Tech stocks aren’t the only risky assets that have suffered a big sell-off. Crypto assets, which tend to trade much like tech stocks, have also taken a beating. Bitcoin has fallen 35% since the beginning of the year and has reached a price last seen in July of last year.
The question is how far stocks fall from here, and many investors remain deeply bearish.
Max Kettner, chief multi-asset strategist at HSBC, told clients on Tuesday: “The performance across asset classes in recent weeks can be described in one word: brutal.
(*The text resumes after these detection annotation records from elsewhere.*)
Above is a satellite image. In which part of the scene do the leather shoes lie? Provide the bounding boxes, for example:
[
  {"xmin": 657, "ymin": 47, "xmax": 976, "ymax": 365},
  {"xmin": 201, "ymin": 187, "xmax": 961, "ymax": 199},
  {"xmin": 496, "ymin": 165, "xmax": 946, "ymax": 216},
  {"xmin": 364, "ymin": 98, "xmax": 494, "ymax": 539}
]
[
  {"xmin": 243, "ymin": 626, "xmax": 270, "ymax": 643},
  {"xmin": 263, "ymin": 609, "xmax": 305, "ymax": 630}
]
“Our view remains firmly risk aversion. Virtually all of our fundamental and cyclical indicators clearly point to a growth scare looming, not in 2023, but in the next three to six months. As such, despite our sentiment to short-term and positioning indicators and being bearish, we remain firmly out of risk.”
And Bill Blain, a strategist at investment management firm Shard Capital, said: “I remain convinced that global stocks and equities are grossly overvalued relative to the outlook for the global economy.
“That’s not just due to the deepening of the new COVID lockdown crisis in China (which threatens a catastrophic repeat of the supply chain failures of 2020-21), energy and food inflation, the war of Ukraine, but also by unraveling the consequences of 12 years of market-distorting currency experimentation and cheap liquidity.”
These views are by no means atypical. Global growth is slowing, and with it, corporate profits will shrink for those companies forced to absorb the impact of higher inflation. Meanwhile, for those companies that benefit from higher inflation, such as oil and energy companies, the threat of windfall taxes may be growing.
There may be rallies as seen today, as bargain hunters step in.
But it doesn’t feel, at this point, as if the sell-off that has characterized markets of late is over.